▶ **Exercise objective**
Reproduce the rows from the beginning through the line containing "14L127 22L133 25H139L146", inclusive, substituting "object_id" for every occurrence of "instance_id" and leaving everything else unchanged.

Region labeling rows
┌──
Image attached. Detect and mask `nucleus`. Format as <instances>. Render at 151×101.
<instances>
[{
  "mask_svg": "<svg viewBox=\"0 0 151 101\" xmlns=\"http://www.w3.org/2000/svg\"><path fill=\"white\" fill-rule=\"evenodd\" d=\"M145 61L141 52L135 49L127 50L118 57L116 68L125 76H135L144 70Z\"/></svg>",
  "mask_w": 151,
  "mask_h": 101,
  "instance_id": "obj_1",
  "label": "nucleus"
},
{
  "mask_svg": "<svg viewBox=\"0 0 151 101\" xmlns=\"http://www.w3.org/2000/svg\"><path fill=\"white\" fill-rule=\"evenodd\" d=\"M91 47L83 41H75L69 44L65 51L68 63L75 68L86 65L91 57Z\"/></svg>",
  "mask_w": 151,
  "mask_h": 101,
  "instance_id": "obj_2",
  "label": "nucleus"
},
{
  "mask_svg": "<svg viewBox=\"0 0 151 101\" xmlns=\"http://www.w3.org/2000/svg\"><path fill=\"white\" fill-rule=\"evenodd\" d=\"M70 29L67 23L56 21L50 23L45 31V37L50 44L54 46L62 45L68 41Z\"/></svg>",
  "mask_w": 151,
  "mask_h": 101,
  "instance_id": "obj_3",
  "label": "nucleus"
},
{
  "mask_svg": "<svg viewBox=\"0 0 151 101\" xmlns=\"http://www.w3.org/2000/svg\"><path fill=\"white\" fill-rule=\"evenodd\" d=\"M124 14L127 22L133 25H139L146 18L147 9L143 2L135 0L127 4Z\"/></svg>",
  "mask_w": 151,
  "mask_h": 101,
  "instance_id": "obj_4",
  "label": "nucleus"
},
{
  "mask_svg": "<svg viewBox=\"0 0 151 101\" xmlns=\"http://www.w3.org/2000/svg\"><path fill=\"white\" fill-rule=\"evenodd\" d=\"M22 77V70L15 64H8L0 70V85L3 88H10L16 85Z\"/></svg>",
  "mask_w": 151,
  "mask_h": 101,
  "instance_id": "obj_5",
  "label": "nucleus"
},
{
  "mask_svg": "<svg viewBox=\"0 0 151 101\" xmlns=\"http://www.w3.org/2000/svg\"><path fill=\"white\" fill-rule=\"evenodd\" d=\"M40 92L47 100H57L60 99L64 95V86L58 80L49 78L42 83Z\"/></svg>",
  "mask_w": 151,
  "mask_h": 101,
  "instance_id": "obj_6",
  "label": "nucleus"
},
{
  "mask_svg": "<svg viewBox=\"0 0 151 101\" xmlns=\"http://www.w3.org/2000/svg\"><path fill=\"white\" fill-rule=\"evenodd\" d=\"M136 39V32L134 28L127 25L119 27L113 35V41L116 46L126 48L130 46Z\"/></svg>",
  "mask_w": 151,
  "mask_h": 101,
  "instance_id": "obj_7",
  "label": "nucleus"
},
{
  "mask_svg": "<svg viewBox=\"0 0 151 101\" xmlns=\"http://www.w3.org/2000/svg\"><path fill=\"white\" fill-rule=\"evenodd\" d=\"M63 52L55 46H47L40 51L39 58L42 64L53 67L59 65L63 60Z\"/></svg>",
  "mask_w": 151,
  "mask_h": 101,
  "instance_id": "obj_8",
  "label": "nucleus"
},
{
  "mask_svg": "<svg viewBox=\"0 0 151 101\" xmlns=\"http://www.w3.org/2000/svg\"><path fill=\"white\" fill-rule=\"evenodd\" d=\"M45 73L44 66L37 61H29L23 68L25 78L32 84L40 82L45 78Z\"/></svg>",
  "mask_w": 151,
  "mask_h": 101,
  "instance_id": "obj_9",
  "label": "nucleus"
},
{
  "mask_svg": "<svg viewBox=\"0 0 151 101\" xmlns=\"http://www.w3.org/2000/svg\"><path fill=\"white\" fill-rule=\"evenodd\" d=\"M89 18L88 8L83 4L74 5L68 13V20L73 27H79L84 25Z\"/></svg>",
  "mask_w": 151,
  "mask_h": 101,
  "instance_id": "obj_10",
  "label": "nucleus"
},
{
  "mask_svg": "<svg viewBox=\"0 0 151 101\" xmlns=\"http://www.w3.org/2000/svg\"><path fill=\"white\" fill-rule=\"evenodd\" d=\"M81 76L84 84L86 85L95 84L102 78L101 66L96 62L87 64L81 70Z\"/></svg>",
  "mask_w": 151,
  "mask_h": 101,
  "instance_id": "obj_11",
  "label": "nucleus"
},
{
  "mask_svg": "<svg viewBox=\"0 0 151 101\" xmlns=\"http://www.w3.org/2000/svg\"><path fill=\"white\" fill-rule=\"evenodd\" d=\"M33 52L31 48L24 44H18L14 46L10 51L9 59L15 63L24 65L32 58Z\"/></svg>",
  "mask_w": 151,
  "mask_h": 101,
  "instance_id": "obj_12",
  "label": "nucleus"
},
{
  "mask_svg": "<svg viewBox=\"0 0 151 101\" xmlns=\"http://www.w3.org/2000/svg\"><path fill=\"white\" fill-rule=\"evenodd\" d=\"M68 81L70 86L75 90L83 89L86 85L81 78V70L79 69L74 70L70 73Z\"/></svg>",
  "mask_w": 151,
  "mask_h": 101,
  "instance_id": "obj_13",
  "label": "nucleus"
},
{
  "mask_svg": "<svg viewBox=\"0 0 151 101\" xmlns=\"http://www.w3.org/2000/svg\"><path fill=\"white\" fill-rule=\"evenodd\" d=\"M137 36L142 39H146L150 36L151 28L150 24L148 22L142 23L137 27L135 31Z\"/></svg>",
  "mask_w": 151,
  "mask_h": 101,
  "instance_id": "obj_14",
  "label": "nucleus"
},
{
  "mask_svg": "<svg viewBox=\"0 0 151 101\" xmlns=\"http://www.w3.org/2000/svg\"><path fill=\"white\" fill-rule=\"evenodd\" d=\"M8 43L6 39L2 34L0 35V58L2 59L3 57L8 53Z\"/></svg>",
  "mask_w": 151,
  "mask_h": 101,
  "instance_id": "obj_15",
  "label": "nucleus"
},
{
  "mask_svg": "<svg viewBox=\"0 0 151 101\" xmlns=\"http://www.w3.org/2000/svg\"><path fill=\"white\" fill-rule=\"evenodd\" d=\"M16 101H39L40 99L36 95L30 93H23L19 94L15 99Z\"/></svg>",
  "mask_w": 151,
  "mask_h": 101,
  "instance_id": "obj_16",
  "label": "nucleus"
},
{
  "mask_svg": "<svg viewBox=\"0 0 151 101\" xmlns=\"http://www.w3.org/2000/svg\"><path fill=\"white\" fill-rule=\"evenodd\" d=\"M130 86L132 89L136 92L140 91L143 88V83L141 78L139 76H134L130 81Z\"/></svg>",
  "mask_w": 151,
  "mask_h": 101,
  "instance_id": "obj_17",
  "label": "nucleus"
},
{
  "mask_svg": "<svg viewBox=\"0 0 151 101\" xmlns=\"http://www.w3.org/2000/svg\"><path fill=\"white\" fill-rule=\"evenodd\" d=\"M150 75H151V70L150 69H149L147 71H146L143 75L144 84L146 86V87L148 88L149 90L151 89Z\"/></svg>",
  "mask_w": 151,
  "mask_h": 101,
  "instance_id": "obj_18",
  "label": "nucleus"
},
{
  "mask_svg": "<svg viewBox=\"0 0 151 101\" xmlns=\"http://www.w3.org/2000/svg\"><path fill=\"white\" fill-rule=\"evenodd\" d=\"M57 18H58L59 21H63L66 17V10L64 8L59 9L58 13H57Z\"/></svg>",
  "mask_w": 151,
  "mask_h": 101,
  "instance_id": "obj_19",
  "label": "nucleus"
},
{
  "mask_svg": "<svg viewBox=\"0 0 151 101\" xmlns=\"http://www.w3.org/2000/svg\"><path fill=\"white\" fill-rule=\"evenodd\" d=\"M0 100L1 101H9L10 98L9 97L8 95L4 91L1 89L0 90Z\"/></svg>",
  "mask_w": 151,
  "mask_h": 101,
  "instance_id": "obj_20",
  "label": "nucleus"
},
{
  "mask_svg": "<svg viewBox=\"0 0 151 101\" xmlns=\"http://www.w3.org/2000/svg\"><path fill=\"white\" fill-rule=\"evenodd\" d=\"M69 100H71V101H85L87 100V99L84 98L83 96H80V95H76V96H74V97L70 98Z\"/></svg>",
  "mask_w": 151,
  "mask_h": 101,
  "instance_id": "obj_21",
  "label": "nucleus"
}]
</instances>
└──
▶ **Full response**
Image attached. Detect and mask `nucleus`. Format as <instances>. Render at 151×101.
<instances>
[{
  "mask_svg": "<svg viewBox=\"0 0 151 101\" xmlns=\"http://www.w3.org/2000/svg\"><path fill=\"white\" fill-rule=\"evenodd\" d=\"M145 61L141 52L135 49L127 50L118 57L116 68L125 76H135L144 70Z\"/></svg>",
  "mask_w": 151,
  "mask_h": 101,
  "object_id": "obj_1",
  "label": "nucleus"
},
{
  "mask_svg": "<svg viewBox=\"0 0 151 101\" xmlns=\"http://www.w3.org/2000/svg\"><path fill=\"white\" fill-rule=\"evenodd\" d=\"M91 47L83 41H75L69 44L65 51L68 63L75 68L86 65L91 57Z\"/></svg>",
  "mask_w": 151,
  "mask_h": 101,
  "object_id": "obj_2",
  "label": "nucleus"
},
{
  "mask_svg": "<svg viewBox=\"0 0 151 101\" xmlns=\"http://www.w3.org/2000/svg\"><path fill=\"white\" fill-rule=\"evenodd\" d=\"M70 29L67 23L56 21L50 23L45 31V37L50 44L54 46L62 45L68 41Z\"/></svg>",
  "mask_w": 151,
  "mask_h": 101,
  "object_id": "obj_3",
  "label": "nucleus"
},
{
  "mask_svg": "<svg viewBox=\"0 0 151 101\" xmlns=\"http://www.w3.org/2000/svg\"><path fill=\"white\" fill-rule=\"evenodd\" d=\"M124 14L127 22L133 25H139L146 18L147 9L143 2L135 0L127 4Z\"/></svg>",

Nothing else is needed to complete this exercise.